The Many Faces of Technology

Those in recovery can quickly find the information they need through a variety of outlets; according to a 2018 study published in the Indian Journal of Psychiatry, there are 4 main categories of technology that are currently being found to help those in recovery:

  1. Web-based self-help interventions – basic information about addiction and recovery, therapeutic feedback and personalized support, one-on-one online chats or email support, and behavior change approaches
  2. Online counseling and therapy – individuals can meet online with a licensed therapist to talk about their concerns, no matter where they’re located
  3. Artificial intelligence and virtual reality therapeutic software – virtual games to encourage those in recovery to make certain changes based on their needs
  4. Other online services – social media support groups, blogs, etc.

Depending on the preferred method of learning, a person in recovery may decide that apps are not only convenient to use, but easy to understand, too.

Apps for Sobriety: Big in Numbers, Small in Quality

Tyler Watamanuk, a writer for Medium, explained in 2018,

“Apps have become a part of modern sobriety. I downloaded one when I got serious about getting sober, and I know plenty of people who use them as well. It’s not that anyone is especially excited about a particular sobriety app, but many sober people…have them on their smartphones.”

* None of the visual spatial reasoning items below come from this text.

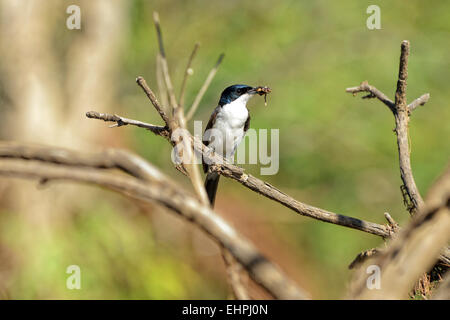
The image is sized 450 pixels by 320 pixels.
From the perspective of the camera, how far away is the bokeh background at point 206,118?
5.84m

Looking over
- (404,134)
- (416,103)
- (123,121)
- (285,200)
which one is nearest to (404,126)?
(404,134)

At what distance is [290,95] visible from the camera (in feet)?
37.3

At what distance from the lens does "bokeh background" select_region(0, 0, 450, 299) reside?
5.84m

An example of just how widely researched apps have become is a 2018 study published in the journal JMIR mHealth and uHealth which involved the analysis of over 2,200 apps related to crystal methamphetamine addiction. Both free and paid apps were included in the study, and for both phone types (iPhone or Android). Researchers determined a set criteria for what constituted as a “high quality” app – and while none were found, there were only 2 that were provided a “good” rating. These results are quite shocking, considering the large number of apps that are created specifically to help people.

The two apps with the highest overall quality (as determined by researchers) were the two following apps:

  •    Triggr Health – Support for Reducing Drinking/Using
  •    Pure Rush

The first app targets those in addiction recovery by helping them keep track of their addictive behaviors – which can be associated with a variety of substances – so they can learn to reduce their usage over time. A “guide” is available through the app, which makes suggestions regarding goals for a person’s recovery plan. Consistent “check ins” are also incorporated into the app so that individuals are reminded every so often to update their activity.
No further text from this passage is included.